His performance work focuses on building what he calls a “theatre of energy” out of primal human behavior. This process turns fusions of rhythm-driven movement, singing, and speech into stories that laugh, cry, rant, and sing about our species’ ongoing condition – i.e., believing that we never have enough; tampering with Nature to get more than enough; and then, when we build more pause into life, accepting that what Nature has already given us is enough.
Springing from this idea is his most recent play, What Do You Want to Be When You Give Up? In 2019 it premiered at the Mark O’Donnell Theater in New York City and the Bathway Theatre in London. In the 2021-22 season, an expanded version is scheduled to be performed in a return engagement at the O’Donnell Theatre as well as in theatres in Berlin, Germany, Toulouse, France and on tour in America.

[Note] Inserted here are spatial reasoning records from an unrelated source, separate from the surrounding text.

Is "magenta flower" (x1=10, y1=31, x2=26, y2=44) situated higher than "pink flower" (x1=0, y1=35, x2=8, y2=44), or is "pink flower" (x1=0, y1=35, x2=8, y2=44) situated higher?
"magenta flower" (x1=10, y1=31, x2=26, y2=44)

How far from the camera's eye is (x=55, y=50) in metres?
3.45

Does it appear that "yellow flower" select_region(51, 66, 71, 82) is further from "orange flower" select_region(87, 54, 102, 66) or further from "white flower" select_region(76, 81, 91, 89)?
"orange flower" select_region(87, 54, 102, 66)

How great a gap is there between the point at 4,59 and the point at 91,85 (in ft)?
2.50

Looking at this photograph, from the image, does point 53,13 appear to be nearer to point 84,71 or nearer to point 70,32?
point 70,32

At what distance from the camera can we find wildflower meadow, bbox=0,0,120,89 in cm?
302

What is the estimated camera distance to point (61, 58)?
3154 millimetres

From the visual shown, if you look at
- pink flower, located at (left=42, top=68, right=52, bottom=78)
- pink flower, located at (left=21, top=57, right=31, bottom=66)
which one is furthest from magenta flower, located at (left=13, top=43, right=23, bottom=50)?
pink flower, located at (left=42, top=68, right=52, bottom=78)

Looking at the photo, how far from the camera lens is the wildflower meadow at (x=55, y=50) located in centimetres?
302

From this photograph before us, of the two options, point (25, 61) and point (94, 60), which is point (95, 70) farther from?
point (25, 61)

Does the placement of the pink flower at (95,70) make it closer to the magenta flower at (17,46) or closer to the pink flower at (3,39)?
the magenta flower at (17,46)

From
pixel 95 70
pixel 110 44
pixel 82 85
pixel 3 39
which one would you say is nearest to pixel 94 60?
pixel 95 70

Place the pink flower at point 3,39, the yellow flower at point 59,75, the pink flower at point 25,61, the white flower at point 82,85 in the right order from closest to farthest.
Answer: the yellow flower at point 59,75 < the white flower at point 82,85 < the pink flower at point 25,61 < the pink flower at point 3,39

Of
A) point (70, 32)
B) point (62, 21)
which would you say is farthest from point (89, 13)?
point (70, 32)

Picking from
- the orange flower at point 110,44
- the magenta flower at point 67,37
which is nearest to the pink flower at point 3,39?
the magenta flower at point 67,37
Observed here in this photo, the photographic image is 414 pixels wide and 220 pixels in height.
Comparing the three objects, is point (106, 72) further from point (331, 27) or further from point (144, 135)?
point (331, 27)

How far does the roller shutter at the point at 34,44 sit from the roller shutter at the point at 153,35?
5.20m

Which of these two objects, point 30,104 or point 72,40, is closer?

Also springing from the idea that yielding invites acceptance is his most recent essay, “Democracy’s Energy.” The subtitle suggests its multi-thread narrative: “How the African-American gift to the world called swinging a beat beats back despair; says letting go is better than holding on; says no pedestal works better than the ground we stand on; teaches democracy works best when we practice it on ourselves; and, along the way, relieves lower-back pain.”
Another recent piece of writing on a similar theme is his essay “Standing Down Straight® and The Anatomy of Letting Go.” It presents SDS as an eco-psychological approach to human anatomy that uses gravity-directed relaxation as a source of postural, motional, vocal, and spiritual health.
Both of these essays will appear in a forthcoming book titled Democracy’s Energy: Getting Down to Go Forward.
He received an undergraduate degree in literature from Brown University and a graduate degree in jazz arts from New York University. His thesis title was “Hunting the Rhythmic Snark: The Search for Swing in Jazz Performance.” When living in New York City, he performed with modern dance great Don Redlich; directed the dance program of Hunter College; performed as an actor-dancer-singer in off-off- Broadway shows and the Broadway production of Singin’ in the Rain; studied Meisner-based acting with Tim Philips; and studied “singing-is-only-speaking-in-rhythm” with Joan Kobin. After becoming injured from years of dance training that emphasized pushing body parts into non-natural positions, he discovered an approach to moving that uses gravity-directed relaxation to heal the body: ideokinesis, taught by André Bernard. Bernard – guided by Mabel Ellsworth Todd’s visionary anatomy book The Thinking Body and the ideas of Taoism – helped him learn to sit, stand, and engage in the tasks of everyday living by aspiring to do what our fellow animals are exemplars of: grounding the body in the earth so as to launch forward into life with efficiency, vigor, and acceptance. This nature-directed process led to his creating and developing Standing Down Straight® and Jump Rhythm®, both of which serve as the foundations of his teaching and performing. The two concepts can be described as follows:
- Standing Down Straight®: an injury-preventive, eco-psychological approach to mind-body integration using gravity-directed relaxation as the source of postural, motional, vocal, and spiritual heath.
- Jump Rhythm® Technique: a vocalized, jazz-rhythm-based approach to performance training, guided by a combination of 3 ideas: the African-originated concept of full-bodied rhythm-making called ngoma (“drumming and rhythmic song-dancing”); the gravity-directed laws of nature; and the practice of egalitarianism in human relationships, both on the stage and in everyday life.
Billy also works for the environment. As an Openlands® TreeKeeper he helps maintain park trees around Evanston and works with a group of volunteers to ensure the health and preservation of the town’s Clark Street Beach Bird Sanctuary.